Business owners want their companies to succeed. While success is defined differently depending on whom you talk to, the most common goals center on growth, profitability and strategic operation.
If you can help clients achieve their core goals, you’ll acquire a bigger list of satisfied, long-term customers. This is not rocket science. So why are some B2B providers not yet getting it?
Far too many leaders are sending the wrong messages to prospective and existing customers. Business expert Stephen King talks about the four questions every B2B leadership team should ask about their business development approach.
1. Are Features Getting in the Way of Your Benefits?
“Too many value propositions start and end with features only,” warns King. “An effective explanation of the value you offer must include the benefits.” Businesses are laser-focused on outcomes (AKA, benefits), and don’t care much about features.
King continues, “For example, if we talk to our clients about the ‘most comprehensive back-office accounting services known to man,’ they yawn. But when we let them know they could redeploy two or three full-time employees elsewhere in their company, they are suddenly interested in learning more.”
One easy way to translate a feature into a benefit is to state the benefit, then add the words, “Which means that [blank].” You will find that the blank will naturally be filled in with the benefit.
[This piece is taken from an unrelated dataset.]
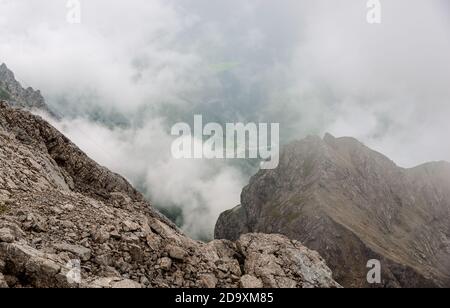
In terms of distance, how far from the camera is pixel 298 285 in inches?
955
2. How Compelling is Your ROI?
Once you gain a prospect’s attention by talking about profitable outcomes, how do you close the deal? By making an ironclad case for a financial return. If you can save the client money, show the math. If you can increase revenue, prove it. This is where case studies and client testimonials come in.
"Of course, the cost of your solution must be less than the promised benefit,” advises King. “If our accounting services were more expensive than the benefits they created, we would have very short and fruitless conversations with prospects.”
According to King, pricing is a huge consideration for your clients and your company. Is your price based on gut feel, or is it calculated commensurate with the value you create? The pricing equation must work for both parties, or the relationship will not be sustainable.
3. Are You Innovating, or Just Following Industry Tradition?
Too many leaders, having come up through the ranks inside of a given industry, are products of the way things have always been done. Tradition can be a blessing and a curse, and with the current fast pace of change, too many well-established practices are becoming detrimental. “In our industry, accountants have traditionally provided tax and audit services, meaning they are score keepers after the game (tax year) has ended. What our clients really want, however, is for us to get on the field with them and help them score more points during the game,” says King.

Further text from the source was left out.